Consegna: Ricopia per intero il testo sul romanzo "A noi due, prof", senza cambiare nulla.

Testo proposto:
"A noi due, prof" della 16enne Bianca Chiabrando racconta con leggerezza il passaggio dalle medie alle superiori. E torna alla mente Daniel Pennac, quando scrive: “In fondo chi mi ha salvato dalla scuola se non tre o quattro insegnanti?”

Dopo Il caso 3° D, Bianca Chiabrando torna con un nuovo romanzo, pronta per riportarci tra i banchi di scuola. A noi due, prof, arricchito dai disegni dell’autrice, rappresenta una nuova tappa della vita studentesca: il passaggio dalle scuole medie alle superiori, raccontato dalla voce di Olivia Corelli, alle prese con il suo primo giorno al Liceo classico “Lucio Anneo Seneca”.

Per Olivia è l’anno delle nuove amicizie, delle nuove materie… e soprattutto dei nuovi professori. Infatti, se da un lato incontrerà l’appoggio dei nuovi compagni d’avventura – gli inseparabili BillieJoe e il Conte -, dall’altro dovrà confrontarsi con il temutissimo Piero Pattume, docente di greco e latino, Juventino sfegatato, che sembra avere un’unica missione: rendere la vita dei suoi studenti un calvario, in particolar modo a chi non è disposto a rispettare i suoi 25 comandamenti.

Uno tra tutti? “Vietato suggerire alle interrogazioni. Tanto suggerirete sbagliato.”

Informazioni estratte:
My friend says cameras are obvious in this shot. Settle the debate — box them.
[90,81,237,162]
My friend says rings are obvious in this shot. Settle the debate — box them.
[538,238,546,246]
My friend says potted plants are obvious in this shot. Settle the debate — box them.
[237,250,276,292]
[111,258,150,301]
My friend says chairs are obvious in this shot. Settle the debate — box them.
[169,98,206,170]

Svolgimento:
"A noi due, prof" della 16enne Bianca Chiabrando racconta con leggerezza il passaggio dalle medie alle superiori. E torna alla mente Daniel Pennac, quando scrive: “In fondo chi mi ha salvato dalla scuola se non tre o quattro insegnanti?”

Dopo Il caso 3° D, Bianca Chiabrando torna con un nuovo romanzo, pronta per riportarci tra i banchi di scuola. A noi due, prof, arricchito dai disegni dell’autrice, rappresenta una nuova tappa della vita studentesca: il passaggio dalle scuole medie alle superiori, raccontato dalla voce di Olivia Corelli, alle prese con il suo primo giorno al Liceo classico “Lucio Anneo Seneca”.

Per Olivia è l’anno delle nuove amicizie, delle nuove materie… e soprattutto dei nuovi professori. Infatti, se da un lato incontrerà l’appoggio dei nuovi compagni d’avventura – gli inseparabili BillieJoe e il Conte -, dall’altro dovrà confrontarsi con il temutissimo Piero Pattume, docente di greco e latino, Juventino sfegatato, che sembra avere un’unica missione: rendere la vita dei suoi studenti un calvario, in particolar modo a chi non è disposto a rispettare i suoi 25 comandamenti.

Uno tra tutti? “Vietato suggerire alle interrogazioni. Tanto suggerirete sbagliato.”